* データ行
* * * * *

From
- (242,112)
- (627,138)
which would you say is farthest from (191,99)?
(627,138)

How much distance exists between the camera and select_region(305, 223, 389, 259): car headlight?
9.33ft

* * * * *

* 作業
上のリストの「car headlight」を「car bumper」に差し替え、ほかは一切変えずにリスト全体をもう一度書いてください。

* 解答
From
- (242,112)
- (627,138)
which would you say is farthest from (191,99)?
(627,138)

How much distance exists between the camera and select_region(305, 223, 389, 259): car bumper?
9.33ft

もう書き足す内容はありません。